DÉTAILS DE L'EXERCICE:
Poursuivez le texte sur la directrice d'école du Cantal à la suite de sa dernière phrase.

TEXTE:

La directrice d'école du Cantal qui s'est suicidée après avoir été harcelée par un corbeau en raison de son homosexualité a été "lâchée" et "pointée du doigt" par l'Éducation nationale, dénonce mercredi 3 septembre sur France Inter et franceinfo Christophe Tardieux, un enseignant qui avait raconté son histoire dans une bande dessinée.

Caroline Grandjean, institutrice de 42 ans qui travaillait dans l'école primaire de Moussages, était victime depuis 2023 de tags homophobes et de menaces de mort. Une enquête avait été ouverte en 2024 pour "injure publique commise en raison de l’orientation sexuelle" et "menace de mort commise en raison de l’orientation sexuelle". Enquête classée en mars dernier par le parquet d'Aurillac. L'enseignante a été retrouvée morte lundi matin à Anglards-de-Salers, près de son domicile.

Une "absence de soutien de l'Éducation nationale"

L'institutrice avait contacté en janvier 2025 Christophe Tardieux, alias Remedium, auteur de la BD Cas d'école (éditions des Équateurs), et lui avait confié se sentir très seule face à ces menaces, déplorant "l'absence de soutien de sa hiérarchie". "Elle sentait que son histoire était un peu mise sous le tapis, elle avait l'impression que l'Éducation nationale l'avait oubliée et l'enquête sur le corbeau n'avançait pas, raconte Christophe Tardieux. Elle était touchée par les insultes. Mais au-delà de ça, ce qui l'a le plus marquée, c'était l'absence de soutien de l'Éducation nationale."

[Éléments tirés d'une source de données]

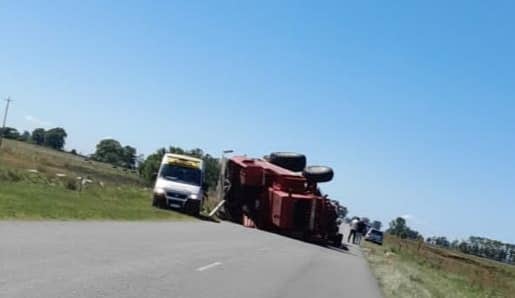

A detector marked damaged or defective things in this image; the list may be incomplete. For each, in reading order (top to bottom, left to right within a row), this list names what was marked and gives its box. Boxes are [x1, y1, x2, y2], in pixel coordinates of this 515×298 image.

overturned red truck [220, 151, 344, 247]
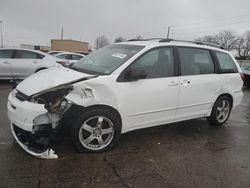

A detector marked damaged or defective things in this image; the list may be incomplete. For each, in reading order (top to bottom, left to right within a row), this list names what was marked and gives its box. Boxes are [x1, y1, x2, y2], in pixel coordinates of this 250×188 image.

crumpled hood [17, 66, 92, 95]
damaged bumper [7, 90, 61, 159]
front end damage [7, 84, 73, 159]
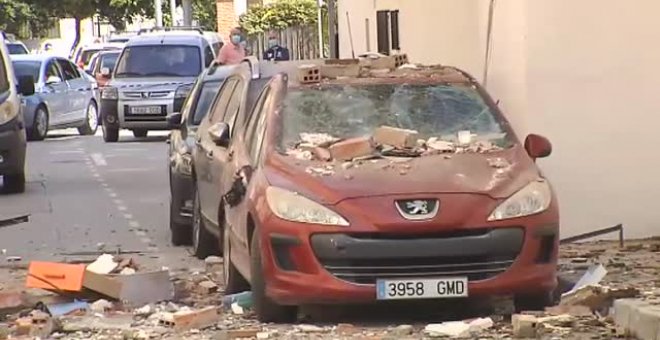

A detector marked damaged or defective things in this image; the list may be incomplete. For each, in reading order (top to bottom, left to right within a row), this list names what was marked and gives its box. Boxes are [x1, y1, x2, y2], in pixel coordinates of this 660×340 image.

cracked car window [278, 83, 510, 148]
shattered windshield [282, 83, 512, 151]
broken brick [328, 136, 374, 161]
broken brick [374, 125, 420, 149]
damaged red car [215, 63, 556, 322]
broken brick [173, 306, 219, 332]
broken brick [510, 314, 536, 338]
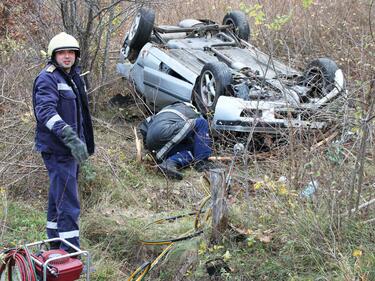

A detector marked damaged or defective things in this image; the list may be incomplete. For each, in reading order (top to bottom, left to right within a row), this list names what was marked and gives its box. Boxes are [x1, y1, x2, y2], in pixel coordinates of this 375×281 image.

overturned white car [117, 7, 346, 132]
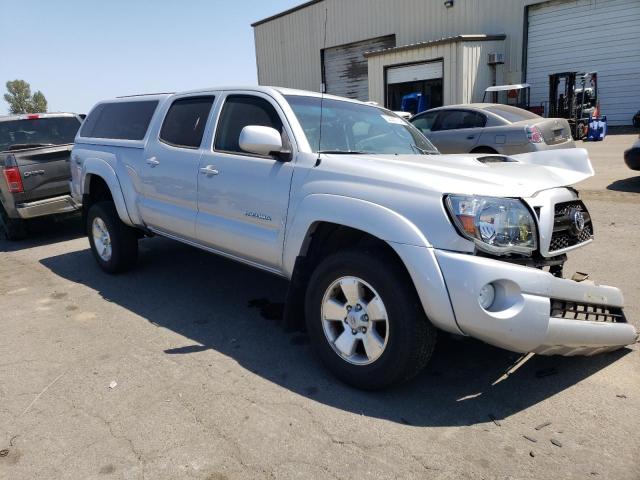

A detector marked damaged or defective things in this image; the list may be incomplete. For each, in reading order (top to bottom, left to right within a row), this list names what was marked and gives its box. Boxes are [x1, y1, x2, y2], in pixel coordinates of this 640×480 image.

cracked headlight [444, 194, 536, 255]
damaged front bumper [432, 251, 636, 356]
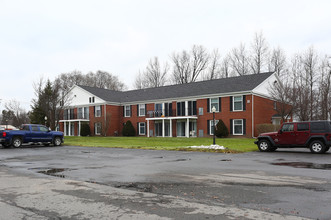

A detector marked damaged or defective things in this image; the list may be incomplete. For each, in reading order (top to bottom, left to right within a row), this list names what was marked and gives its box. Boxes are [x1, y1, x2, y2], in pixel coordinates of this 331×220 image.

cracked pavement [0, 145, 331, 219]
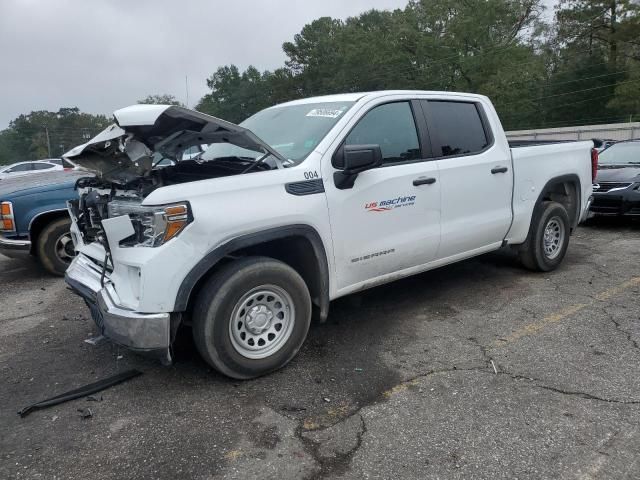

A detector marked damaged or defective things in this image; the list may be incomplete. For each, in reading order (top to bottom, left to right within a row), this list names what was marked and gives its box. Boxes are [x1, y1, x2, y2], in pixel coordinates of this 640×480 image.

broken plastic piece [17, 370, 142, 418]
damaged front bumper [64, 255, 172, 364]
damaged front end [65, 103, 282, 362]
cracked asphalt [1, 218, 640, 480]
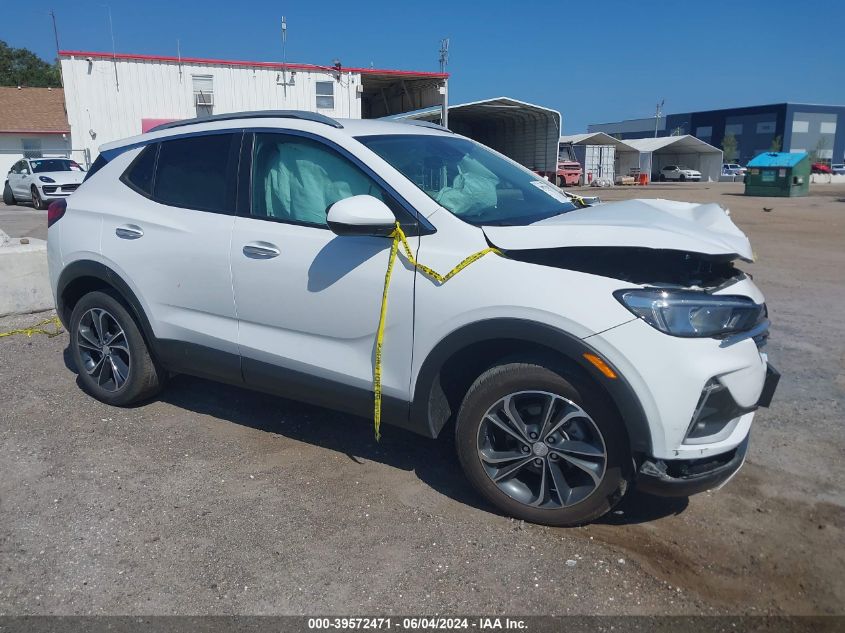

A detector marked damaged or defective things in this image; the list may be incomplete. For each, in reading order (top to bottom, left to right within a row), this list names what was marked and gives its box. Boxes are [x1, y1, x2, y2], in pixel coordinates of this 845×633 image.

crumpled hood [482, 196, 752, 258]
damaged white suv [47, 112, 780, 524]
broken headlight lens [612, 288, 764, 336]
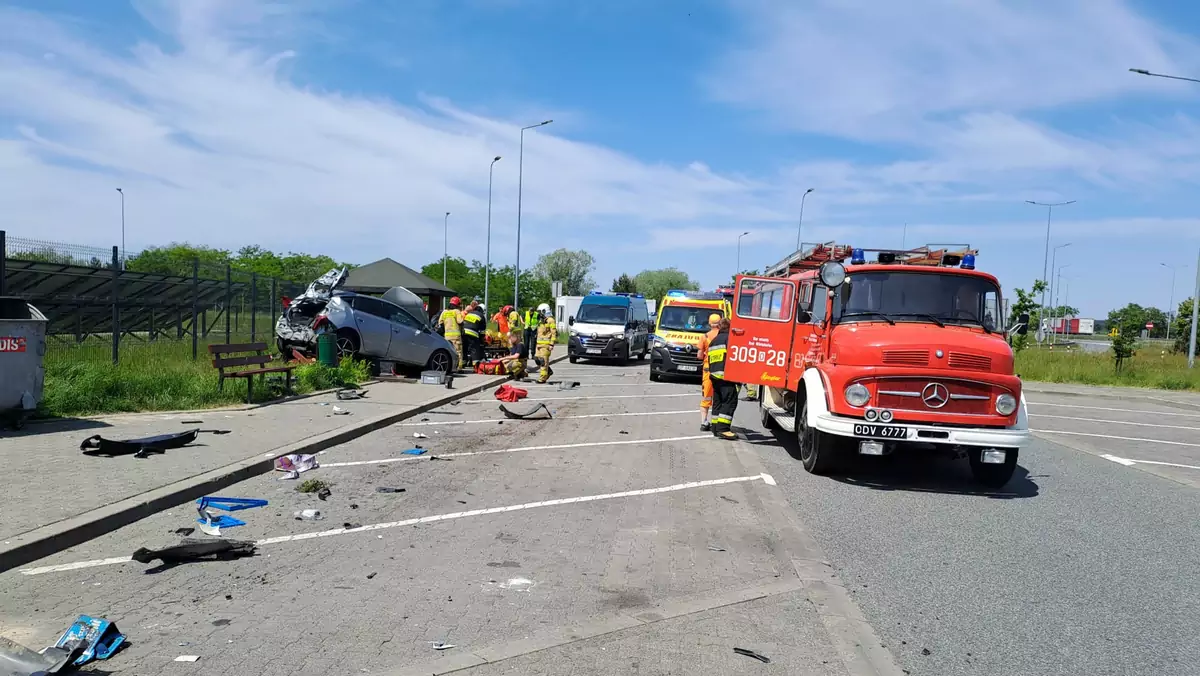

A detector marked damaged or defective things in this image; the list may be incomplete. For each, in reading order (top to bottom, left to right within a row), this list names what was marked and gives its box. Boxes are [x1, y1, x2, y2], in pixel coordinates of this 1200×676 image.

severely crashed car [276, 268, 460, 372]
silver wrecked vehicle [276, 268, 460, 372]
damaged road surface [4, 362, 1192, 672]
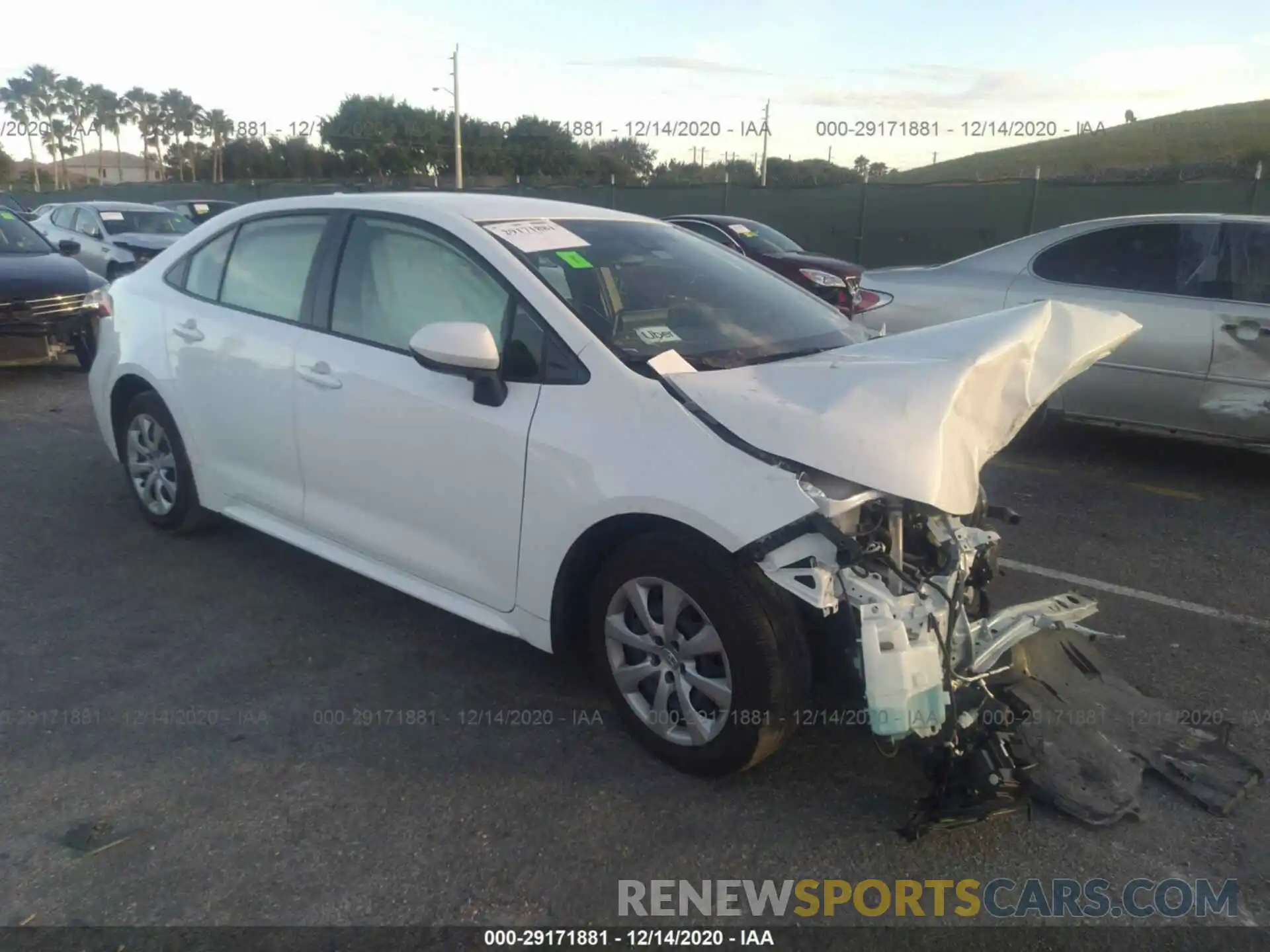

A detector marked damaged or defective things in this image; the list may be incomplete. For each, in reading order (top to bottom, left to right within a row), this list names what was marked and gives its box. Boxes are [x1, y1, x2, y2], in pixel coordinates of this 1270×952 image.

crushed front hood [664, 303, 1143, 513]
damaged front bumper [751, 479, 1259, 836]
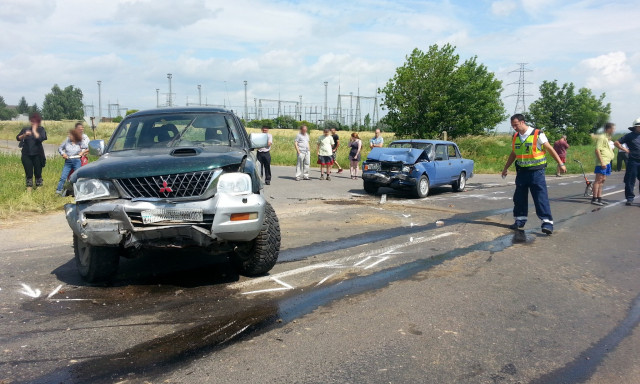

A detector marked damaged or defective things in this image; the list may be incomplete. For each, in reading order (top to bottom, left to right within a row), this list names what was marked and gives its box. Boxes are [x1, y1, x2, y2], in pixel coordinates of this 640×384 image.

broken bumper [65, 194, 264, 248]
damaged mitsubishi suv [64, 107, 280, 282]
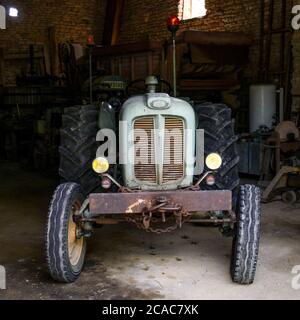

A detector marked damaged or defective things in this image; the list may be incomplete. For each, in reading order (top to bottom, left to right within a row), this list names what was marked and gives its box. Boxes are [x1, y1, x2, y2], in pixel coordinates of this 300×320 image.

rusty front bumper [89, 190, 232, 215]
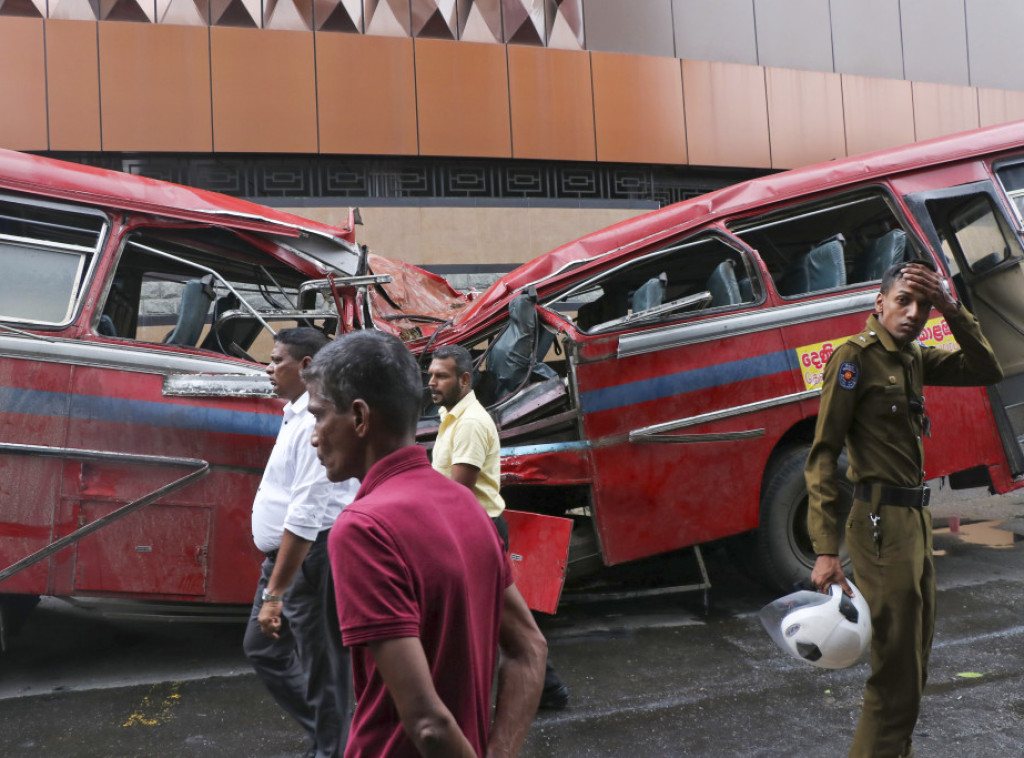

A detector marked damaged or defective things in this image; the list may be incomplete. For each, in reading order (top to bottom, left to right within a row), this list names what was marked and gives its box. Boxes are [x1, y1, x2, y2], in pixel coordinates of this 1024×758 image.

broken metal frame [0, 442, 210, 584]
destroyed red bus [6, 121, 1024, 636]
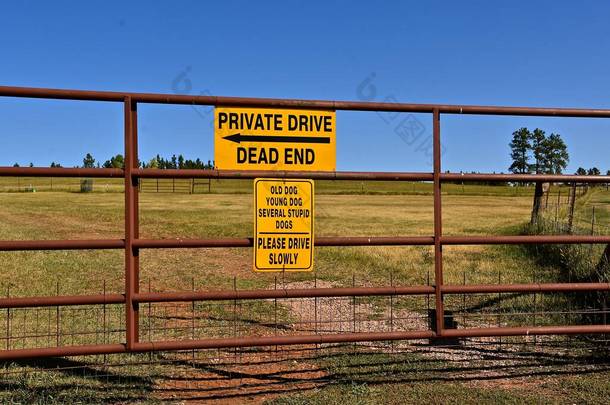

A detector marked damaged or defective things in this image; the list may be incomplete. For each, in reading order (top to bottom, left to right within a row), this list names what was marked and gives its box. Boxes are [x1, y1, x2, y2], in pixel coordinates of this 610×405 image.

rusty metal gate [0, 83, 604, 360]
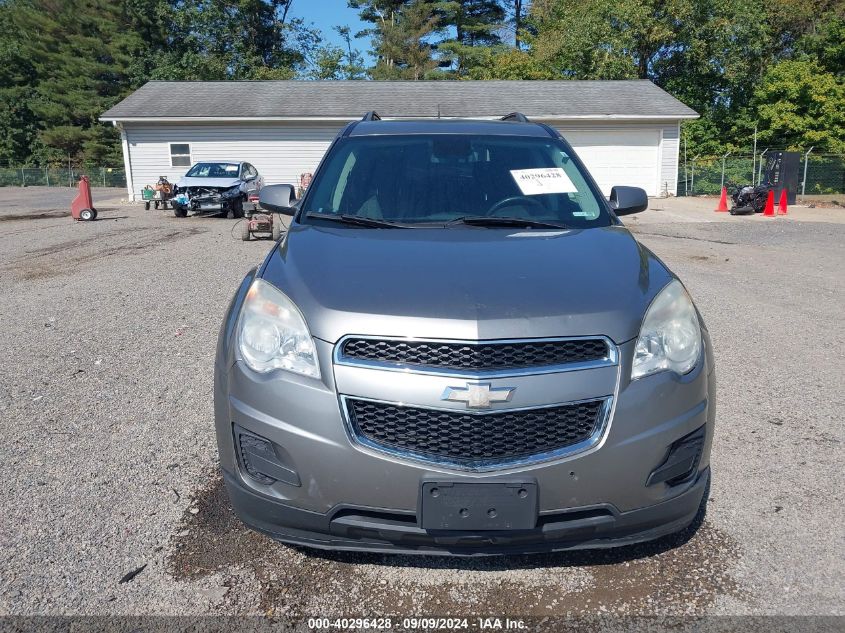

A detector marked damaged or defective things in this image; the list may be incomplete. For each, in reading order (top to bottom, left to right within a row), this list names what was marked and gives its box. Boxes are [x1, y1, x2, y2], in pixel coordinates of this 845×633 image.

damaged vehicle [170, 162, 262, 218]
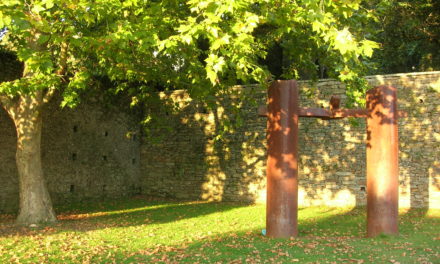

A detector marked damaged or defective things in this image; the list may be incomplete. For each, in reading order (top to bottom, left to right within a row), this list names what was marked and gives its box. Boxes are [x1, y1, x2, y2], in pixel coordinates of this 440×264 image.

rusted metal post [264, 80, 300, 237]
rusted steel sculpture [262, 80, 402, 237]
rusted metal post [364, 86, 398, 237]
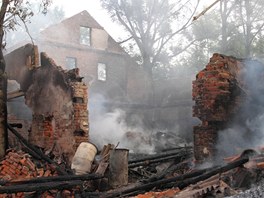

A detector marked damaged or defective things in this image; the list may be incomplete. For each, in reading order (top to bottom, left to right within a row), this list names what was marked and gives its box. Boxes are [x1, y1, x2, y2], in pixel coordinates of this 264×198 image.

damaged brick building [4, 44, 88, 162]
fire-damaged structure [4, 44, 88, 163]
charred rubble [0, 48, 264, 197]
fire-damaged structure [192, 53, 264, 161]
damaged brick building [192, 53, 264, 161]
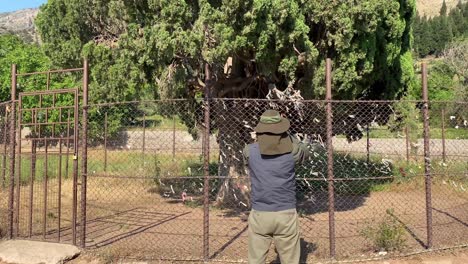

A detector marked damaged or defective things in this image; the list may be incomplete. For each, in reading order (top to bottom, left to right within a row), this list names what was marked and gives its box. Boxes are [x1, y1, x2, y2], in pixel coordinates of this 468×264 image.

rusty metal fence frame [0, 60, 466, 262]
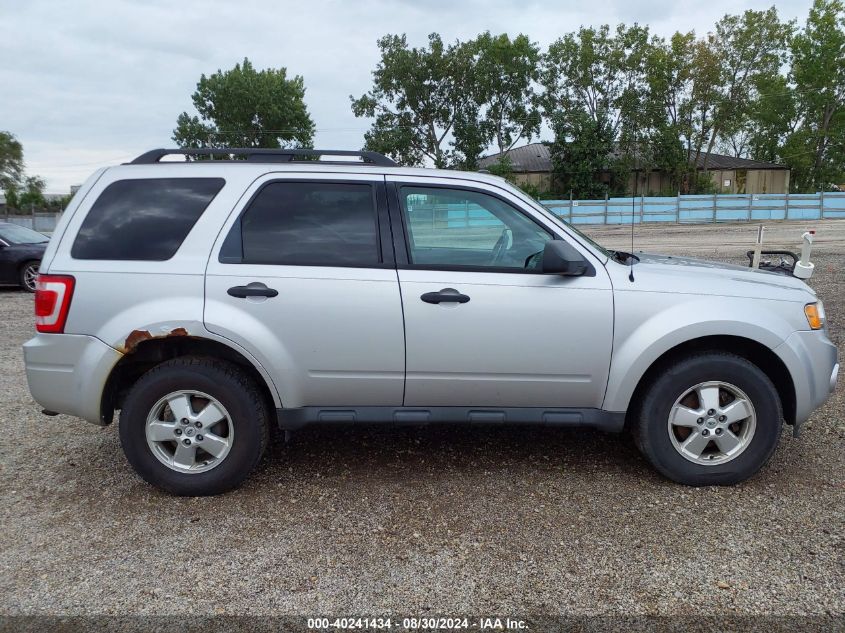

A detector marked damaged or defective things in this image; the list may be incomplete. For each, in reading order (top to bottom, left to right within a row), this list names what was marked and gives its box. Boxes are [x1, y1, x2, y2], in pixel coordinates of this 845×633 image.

RÉPONSE À LA TÂCHE:
"Elle s'est beaucoup plaint du fait que la hiérarchie ne prenait pas la mesure de ce qui se passait, qu'elle recevait des remarques désobligeantes ou qu'on remettait en question le fait que peut-être, ça venait d'elle, qu'il y avait quelque chose qu'elle avait mal fait pour recevoir de telles insultes", poursuit le dessinateur, lui-même enseignant. Caroline Grandjean avait également très mal vécu la proposition de mutation pour la rentrée de septembre 2024, qu'elle avait déclinée, car "elle était victime et ne voulait pas être déplacée, ce n'était pas à elle de partir", dit Christophe Tardieux. Le rectorat de Clermont-Ferrand avait fait valoir qu'il s'agissait d'une "mesure de protection" et non d'une "punition".

"Elle a été plus que lâchée, elle a été pointée du doigt" par l'Éducation nationale, dénonce l'enseignant. "Ça l'a énormément blessée" et "fortement affectée". Elle espérait que la publication de la bande dessinée pourrait relancer l'enquête mais "la seule réaction de l'Éducation nationale a été de porter plainte contre la bande dessinée", affirme-t-il.

L'enseignant dénonce plus largement "des violences systémiques dans l'Éducation nationale, une gestion toxique des personnels qui conduit les personnes les plus fragiles à ce genre d'extrémité, une mécanique qui se répète systématiquement lorsqu'il y a des problématiques de ce genre" et "une rhétorique déployée par les communicants de l'Éducation nationale mais au final, rien n'est jamais fait".